4- DISCUSSION
In this work, we enlarge the Kunitz-type toxin family active on the V2 vasopressin receptor through identification and characterization of novel mamba and cobra V2R antagonist ligands. Thanks to screening experiments and phylogenetic analysis, these structured ligands enable us to understand a new molecular mechanism for their interaction with the V2R.

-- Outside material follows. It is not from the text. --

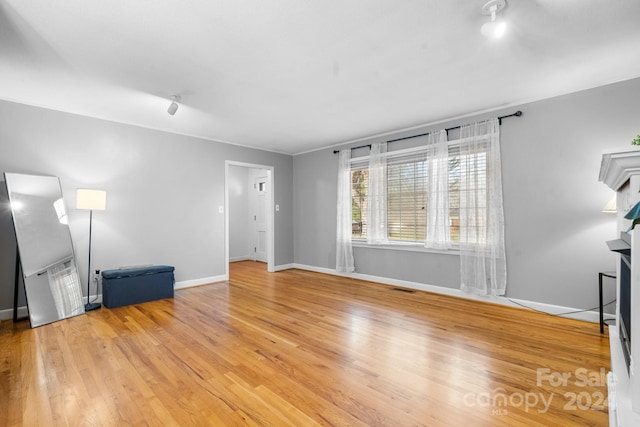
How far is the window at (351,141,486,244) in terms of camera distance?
3.95 metres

Mamba (African) and cobra (here Asian species) are two evolutionary- and geographically-distant snakes. The presence of a cobra toxin group also active on V2R suggests either 1) independently derived V2R-activity of Kunitz toxins from cobras and mambas, or 2) conserved V2R-activity due to shared ancestry (ion-channel blockade of dendrotoxins would be the derived activity then). The presence of toxins active on V2R in various Elapid snake venoms suggests an important role of these toxins for snakes’ survival. However, whether or not the V2R activity is their selected function in the ecological context of venom use remains to be established. We note that as long as victim has access to water, blockage of V2R shouldn’t be toxic at all. In any case, the screening of new targets, like GPCRs, allowed us the discovery of new group of toxins with a strong activity on a pharmaceutically relevant receptor, highlighting the extraordinary diversity of animal toxins present in venoms that remains largely underexplored.

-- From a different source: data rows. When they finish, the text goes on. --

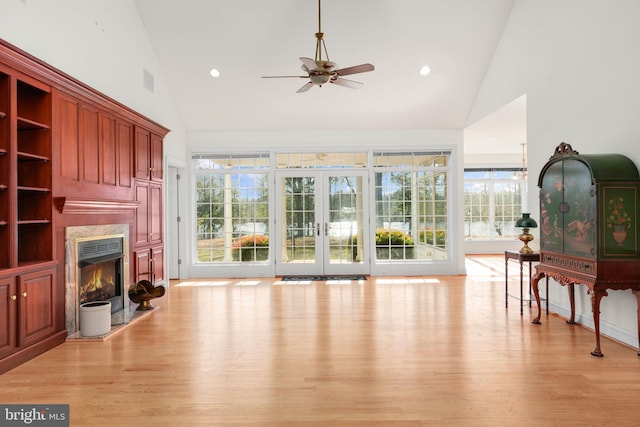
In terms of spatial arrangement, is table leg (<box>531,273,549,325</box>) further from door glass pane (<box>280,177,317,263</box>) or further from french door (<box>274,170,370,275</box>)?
door glass pane (<box>280,177,317,263</box>)

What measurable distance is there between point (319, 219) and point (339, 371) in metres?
4.51

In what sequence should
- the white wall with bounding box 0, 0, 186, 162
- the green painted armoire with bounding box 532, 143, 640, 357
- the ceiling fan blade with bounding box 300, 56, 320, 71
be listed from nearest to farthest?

The identification of a new monophylogenic group in the Kunitz peptide family constituted a great opportunity to better understand the molecular mechanisms supporting the pharmacological property of these toxins. The natural SAR highlighted the importance of the 2 MQ1 major loops in V2R binding, which was confirmed by an extended number of characterized MQ1 variants. MQ1 shows a new strategy to bind to its target compared to α-DTX (Fig. 1, Gasparini et al., 1998) and BPTI (Fig. 1, Kawamura et al., 2011). Indeed, whereas α-DTX uses its structured part to block Kv1.1 and BPTI its loop 1 to inhibit serine-proteases, MQ1 exploited its 2 major loops and engages more positions in its interaction with V2R. The pharmacophore defined by numerus amino acids positioned in loop 1 (9 to 18) and loop 2 (34, 39 and 44) may be at the origin of the absolute selectivity of MQ1 for the V2R.

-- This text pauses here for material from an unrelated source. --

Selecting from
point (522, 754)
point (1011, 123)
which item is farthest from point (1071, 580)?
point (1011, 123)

MQ1 displays the same nanomolar affinity for rat and human V2R (Droctové et al., 2020) but no interaction with V1aR, V1bR or OTR (Ciolek et al., 2017). The figure 6 shows a sequence alignment between the 3 external loops (ELs) of the vasopressin-sensitive receptors. When comparing these 5 receptor sequences, 9 positions appeared as V2R specific versusV1Rs and OTR. Three are acidic residues: D103 (numbering according to the hV2R) in ECL1, E198 in ECL2, E299 in ECL3 and 6 are non-polar residues, all in ECL3. The 3 MQ1 basic residues implied in V2R binding (K10, K39, R44) and the 3 V2R specific acidic residues just described, point to a charge complementarity between the two partners. In addition to these 9 specific positions, differences in loop length may play a role in the MQ1 selectivity. OTR ECL2 is shorter by 2 residues compared to V2R while the V1Rs ECL3 ones are longer by 3 residues. Even if extensive structure-activity-relationships should be done to validate these hypotheses, these data describe the implication of important residues covering a large surface of contact for MQ1, which appear to be in coherence with a possible implication of the 3 V2R ECLs in the complex MQ1/V2R formation.
MQ1-K39A showed an interesting 14-fold higher specificity for hV2Rversus rV2R. Too many mutations exist between rat and human V2R sequences to propose any hypothesis but MQ1-K39A represent a new tool to gain insights into its mode of action. Blocking the V2R is a validated therapeutic line for several pathologies like the autosomal dominant polycystic kidney disease (Juul et al., 2014). Improving the in vivo activity of MQ1 is important to develop a new therapeutic option for V2R-related diseases. This work presents an upgraded version of MQ1, which can not be validated on rats, showing the limits of rat animal model.